Gdy pojawiają się inne alternatywne rozrywki, wybieramy między nimi. Filmy, gry komputerowe, konsole, odtwarzacze przenośne, Internet – to potencjalni konkurenci dla seksu. Człowiek potrzebuje rozrywki, dlatego bez prądu, wody bieżącej i podobnych cudów cywilizacji, seks jest uprawiany częściej. Gdy w zimę stulecia w Polsce odciętych od świata i elektryczności zostało mnóstwo osób na dużych połaciach kraju, dziewięć miesięcy później pojawił się wysyp noworodków. Bo nie było zbyt wiele alternatywnych rozrywek, prezerwatyw ze Stomilu nie dowieźli, a inna antykoncepcja nie była mega rozwinięta.
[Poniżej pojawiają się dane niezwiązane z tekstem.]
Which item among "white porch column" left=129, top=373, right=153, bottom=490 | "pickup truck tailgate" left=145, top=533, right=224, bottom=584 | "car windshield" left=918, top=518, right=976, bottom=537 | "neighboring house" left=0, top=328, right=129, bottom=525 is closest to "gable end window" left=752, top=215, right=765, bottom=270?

Im więcej elektronicznej rozrywki, tym mniejsza szansa na to, że statystyczny osobnik wybierze bardziej energochłonną zabawę. W tym sport na świeżym powietrzu albo właśnie wspomniane przed chwilą zajęcia w parach. Kijem Wisły się nie da zawrócić, taki mamy paradoks cywilizacji, że przedłuża życie i zmniejsza gon do generowania licznego nowego pokolenia, do tego kradnie czas i zachęca do indywidualizmu.
Wspólne granie na pececie czy konsoli, spotkania klanów, turnieje – czy z innej strony wymiana wiedzy o ulubionych zespołach muzycznych, poznawanie obcych języków i podstaw sztuki dyskusji w sieci - to tylko niektóre przykłady rzeczy, jakich nie zauważyli badacze z Save the Children. Oni znają rozwiązanie: won na świeże powietrze kopać piłkę. Bardziej to pasuje do walki z inną cywilizacyjną pochodną: otyłością – słusznej zresztą walki, przyznam. Więc w ramach pójścia za głosem badaczy, choć już dzieckiem nie jestem, więc mnie nie uratują, zaraz wyskoczę pojeździć na rowerze. Sam, bo asocjalne osobniki mojego gatunku siedzą w firmach i szkołach rozmaitych, w dużych skupiskach. Zostawię w mieszkaniu moją drugą połowę, która pracuje przy drugim kompie, więc rozluźnię na chwile bezpośredni z nią kontakt. Zaprzeczę w ten sposób wynikom tych wesołych badań, ale przy okazji zawalczę z nadwagą. W sumie tego ostatniego już mogę Wam i sobie na koniec życzyć. Wcześniej nie było czego, więc nie miałem jak zakończyć felietonu i nie udało się go opublikować w terminie...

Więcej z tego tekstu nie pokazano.